Óscar Ábrego
El Financiero confirmó lo que ya se presentía: Morena cayó drásticamente en las preferencias ciudadanas durante las semanas recientes.
Según este levantamiento, el partido del presidente continúa como primera fuerza política en el país; y si bien es cierto que otras fuerzas como el PRI y el PAN se mantienen con muy bajos índices de aceptación, lo cierto es que el desgaste de Andrés Manuel y las señales de conflicto del morenismo, hacen agua en el barco de la Cuarta Transformación.
Al respecto, no está por demás señalar que en gran medida el desplome de Morena se liga con el actuar del líder.

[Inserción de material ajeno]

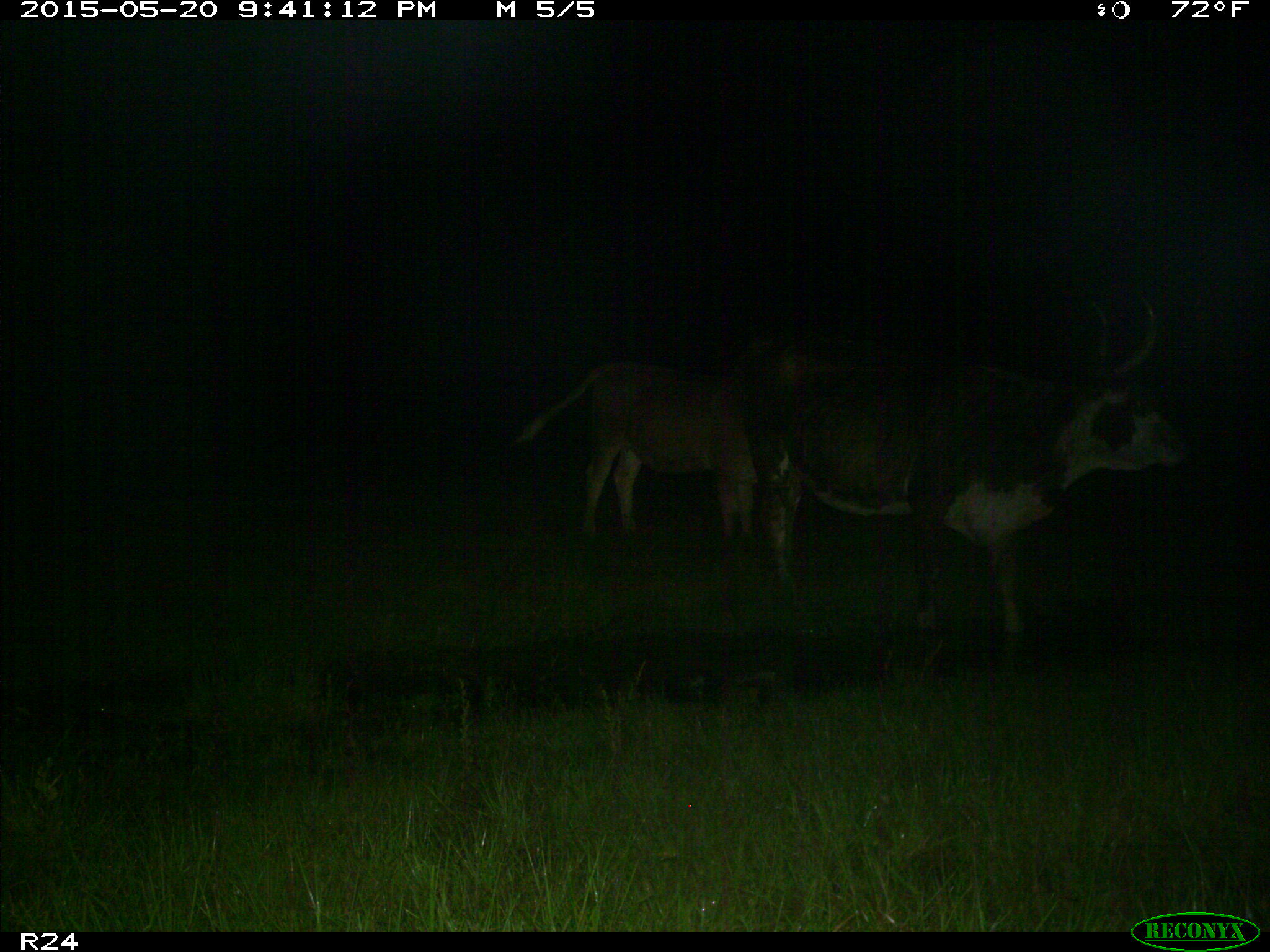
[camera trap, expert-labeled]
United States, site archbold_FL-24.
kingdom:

Su persistencia de polarizar a los mexicanos entre conservadores y progresistas, la liberación de Ovidio Guzmán, el trato preferencial a la madre del Chapo, su displicencia ante el Coronovirus, la rifa del avión presidencial, y otros asuntos como el avance implacable de la inseguridad, son anclas que amenazan con hundir al partido que lo llevó al poder.
A lo anterior, habrá que agregar que como expresión partidista, Morena necesita replantearse, pues parece que a los ojos del votante no se ha significado por hacer valer los principios de la 4T.
Para muestra, basta con mirar lo que ocurre aquí en Jalisco. La delegación federal, que trabaja más en lo político que en lo ético, no sólo está en permanente sospecha por evidentes actos delincuenciales, sino que además se ha convertido en un brazo operador del gobierno anaranjado. Para nadie es un secreto que algunos de sus subdelegados tienen la consigna –y convicción- de hacerles la chamba a los alcaldes y legisladores de Movimiento Ciudadano.
Así las cosas, el gran desafío de Morena consiste en legitimar su movimiento con argumentos basados en la congruencia, la honestidad y la lealtad hacia la sociedad, sin radicalismos obsoletos. Consideremos que en tiempos recientes, vimos cómo los panistas y priistas lanzaban vítores a sus funcionarios y dirigentes, cuando éstos se atascaron en fangales de corrupción e impunidad.
Que Morena exija buenos resultados y un comportamiento institucional al mandatario que emanó de sus filas no tiene nada de malo, por el contrario. Sería un acto de coherencia de frente al pueblo mexicano. Vamos, Morena no puede cometer las mismas equivocaciones que combatió.
La Cuarta Transformación es más grande que cualquier doctrina partidista y está por encima de las coyunturas; se trata de un modelo de desarrollo integral basado en los valores fundamentales del ser humano y el fomento de la justicia social.
De ahí que en algunos círculos comienzan a sonar, cada vez con mayor insistencia, los nombres de quienes entrarían al rescate de la 4T en el ya cercano proceso electoral del año que viene.
Elías Miguel Moreno Brizuela, Pedro Haces Barba, Alfonso Ramírez Cuellar y Marcelo Ebrard Casaubón, entre otros. Recuérdelos, porque ellos serán tema de otra colaboración.